La RIME FEMININE est celle des mots qui finissent par une SYLLABE MUETTE, sans accent tonique:

caravelle et poutrelle                ‑           peompe et treompe                   –                      furie et catégorie.

 

Rappelons que la syllabe muette à la rime  ne compte pas pour la mesure du vers; le E muet peut donc être suivi

de S (marque du pluriel) ou de NT (marque de la troisième personne du pluriel), la rime  reste féminine et ne fait pas compte.

 

portique et magnifiques                 –           meurent et pleurent

 

Exception : la finale en ENT de l’imparfait et du conditionnel ne compte pas; les mots en OIENT et en AIENT forment des rimes masculines.

Soient rime avec croit et feraient rime avec portrait.

(Ces cas ne se présentent pas en patois de Tournai)

 

VALEUR DES RIMES.

 

1) Rime suffisante ‑     la rime est dite suffisante quand elle porte sur une syllabe accentuée suivie des mêmes

articulations (c’est‑à‑dire des mêmes consonnes )

 

finale et rafale   ‑         tumulte et insulte     ‑            effort et trésor

 

2) Rime riche ‑        la rime est dite riche quand, dans les deux mots qui riment, la voyelle est, en plus, précédée

de la même articulation, de la ou des mêmes consonnes, qui sont appelées consonnes d’appui.

 

cribler et combler   ‑    célébrer et timbrer    ‑           chapitre et pupitre

 

3) Rime superflue ‑  la rime est dite superflue quand les deux syllabes finales riment.

 

olive et solive et enjolive                                final et matinal

affirmatif et alternatif                                     libéral et littéral

 

Ce qui précède étant connu, nous donnerons maintenant quelques REGLES IMPORTANTES à observer tant en patois qu’en français.

 

  1. a) un mot ne peut rimer avec lui‑même.
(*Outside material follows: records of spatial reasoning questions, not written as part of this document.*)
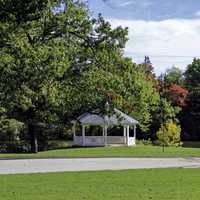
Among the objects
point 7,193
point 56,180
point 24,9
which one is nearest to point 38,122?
point 56,180

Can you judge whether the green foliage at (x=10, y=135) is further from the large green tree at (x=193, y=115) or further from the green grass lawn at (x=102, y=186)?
the large green tree at (x=193, y=115)

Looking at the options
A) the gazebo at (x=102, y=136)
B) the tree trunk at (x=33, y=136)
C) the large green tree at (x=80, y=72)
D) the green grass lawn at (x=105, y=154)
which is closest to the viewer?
the green grass lawn at (x=105, y=154)

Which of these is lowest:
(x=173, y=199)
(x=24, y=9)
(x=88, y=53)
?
(x=173, y=199)

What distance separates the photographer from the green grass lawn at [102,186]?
48.8 ft

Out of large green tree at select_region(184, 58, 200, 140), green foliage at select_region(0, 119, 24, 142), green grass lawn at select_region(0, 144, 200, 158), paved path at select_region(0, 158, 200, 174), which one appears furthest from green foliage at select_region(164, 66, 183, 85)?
paved path at select_region(0, 158, 200, 174)

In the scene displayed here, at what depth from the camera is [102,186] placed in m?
17.5

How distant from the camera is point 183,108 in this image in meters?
79.8

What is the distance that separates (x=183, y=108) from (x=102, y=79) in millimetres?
38999

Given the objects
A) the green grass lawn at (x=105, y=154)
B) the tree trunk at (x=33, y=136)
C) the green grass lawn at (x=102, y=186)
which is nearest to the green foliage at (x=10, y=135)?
the tree trunk at (x=33, y=136)

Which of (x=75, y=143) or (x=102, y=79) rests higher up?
(x=102, y=79)

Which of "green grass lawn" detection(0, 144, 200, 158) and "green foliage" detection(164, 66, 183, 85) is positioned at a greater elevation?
"green foliage" detection(164, 66, 183, 85)

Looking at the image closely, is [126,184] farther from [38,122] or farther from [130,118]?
[130,118]

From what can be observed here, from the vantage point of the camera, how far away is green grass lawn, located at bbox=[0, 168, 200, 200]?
1487 centimetres

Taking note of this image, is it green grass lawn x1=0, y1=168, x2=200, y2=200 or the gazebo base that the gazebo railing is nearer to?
the gazebo base
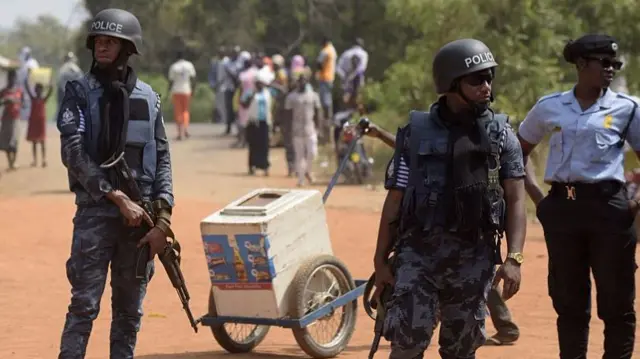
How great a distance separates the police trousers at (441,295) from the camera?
18.5ft

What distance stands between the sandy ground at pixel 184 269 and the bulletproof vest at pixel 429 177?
9.79ft

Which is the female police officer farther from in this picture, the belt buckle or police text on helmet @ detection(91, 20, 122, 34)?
police text on helmet @ detection(91, 20, 122, 34)

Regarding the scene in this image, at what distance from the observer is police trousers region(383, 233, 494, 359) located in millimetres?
5648

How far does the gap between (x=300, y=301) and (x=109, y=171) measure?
2.01m

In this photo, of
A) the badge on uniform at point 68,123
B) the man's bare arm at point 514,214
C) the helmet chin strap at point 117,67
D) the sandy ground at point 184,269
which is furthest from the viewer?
the sandy ground at point 184,269

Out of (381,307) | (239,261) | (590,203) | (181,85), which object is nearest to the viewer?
(381,307)

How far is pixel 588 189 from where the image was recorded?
22.3ft

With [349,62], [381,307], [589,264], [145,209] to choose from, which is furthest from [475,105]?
[349,62]

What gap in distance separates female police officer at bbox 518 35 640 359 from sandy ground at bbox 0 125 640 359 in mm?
1613

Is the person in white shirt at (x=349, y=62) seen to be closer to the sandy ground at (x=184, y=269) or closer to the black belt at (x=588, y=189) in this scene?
the sandy ground at (x=184, y=269)

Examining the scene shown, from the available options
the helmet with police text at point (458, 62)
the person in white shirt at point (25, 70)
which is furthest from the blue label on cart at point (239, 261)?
the person in white shirt at point (25, 70)

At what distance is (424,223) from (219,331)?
9.95 feet

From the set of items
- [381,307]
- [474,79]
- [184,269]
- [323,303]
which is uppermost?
[474,79]

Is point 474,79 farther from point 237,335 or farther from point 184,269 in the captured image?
point 184,269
Mais, par contre, deux homonymes peuvent parfaitement rimer :

marche (d’escalier) avec marche (militaire)

mousse (jeune marin), mousse (plante) et mousse (du verbe mousser )
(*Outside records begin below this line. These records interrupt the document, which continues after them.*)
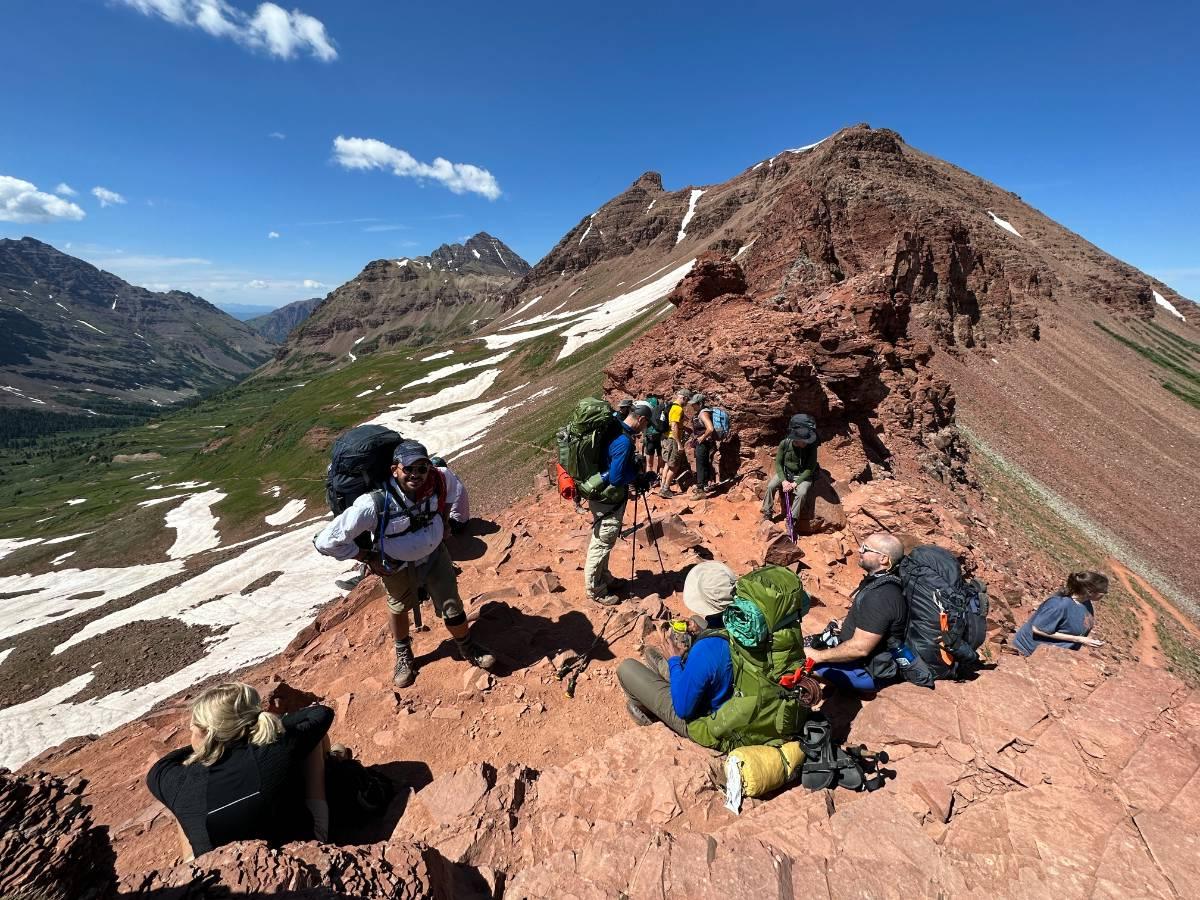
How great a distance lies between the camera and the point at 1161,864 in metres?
3.34

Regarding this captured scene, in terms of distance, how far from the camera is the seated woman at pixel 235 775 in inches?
138

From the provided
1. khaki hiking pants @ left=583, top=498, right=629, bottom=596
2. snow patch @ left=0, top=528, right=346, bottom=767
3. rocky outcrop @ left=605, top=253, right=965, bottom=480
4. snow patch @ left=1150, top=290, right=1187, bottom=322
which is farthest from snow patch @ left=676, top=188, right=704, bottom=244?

sûr (acide) et sûr (certain)

 

  1. b) un mot ne peut rimer avec son verbe:

flamme et enflamme     ‑          grange et engrange        ‑           dommage et dédommage

 

  1. c) un mot ne peut rimer avec son composé ni les composés entre eux

voir et prévoir   ‑          lire et relire       ‑           battre et combattre

entrevoir et prévoir       ‑          lever, relever et soulever

prouver, approuver et désapprouver

 

  1. d) une syllabe longue ne rime pas avec une syllabe brève (suivant le grand principe que la rime est faite POUR L’OREILLE et non pour l’oeil):

ordonne ne rime pas avec trône  –  abattre ne rime pas avec idolâtre

flamme ne rime pas avec âme

 

  1. e) les finales E, I, U, ENT, ANT et la finale A des verbes doivent rimer obligatoirement de l’articulation.

 

Santé  rime avec vérité mais donne une rime insuffisante avec affamé;

apprenti rime avec parti mais donne une rime insuffisante avec chéri.

 

  1. f) les finales féminines, EE,IE,UE,EUSE,AIRE,ERE,doivent obligatoirement rimer de l’articulation

 

année rime avec journée mais donne une rime insuffisante avec armée

momie rime avec chimie mais donne une rime insuffisante avec toupie

berlue rime avec évalue mais donne une rime insuffisante avec éternue

voleuse rime avec recéleuse mais donne une rime insuffisante avec coureuse

affaire rime avec satisfaire mais donne une rime insuffisante avec notaire

 

REMARQUE: pour e) et f) ci‑dessus disons que dans des oeuvrettes de moindre importance,

on peut oublier ces exigences.

 

  1. les rimes ES, AIS, AITS, et ÊTS riment ensemble quoique d’orthographe différente (encore le principe de la rime pour l’oreille et pas pour l’oeil).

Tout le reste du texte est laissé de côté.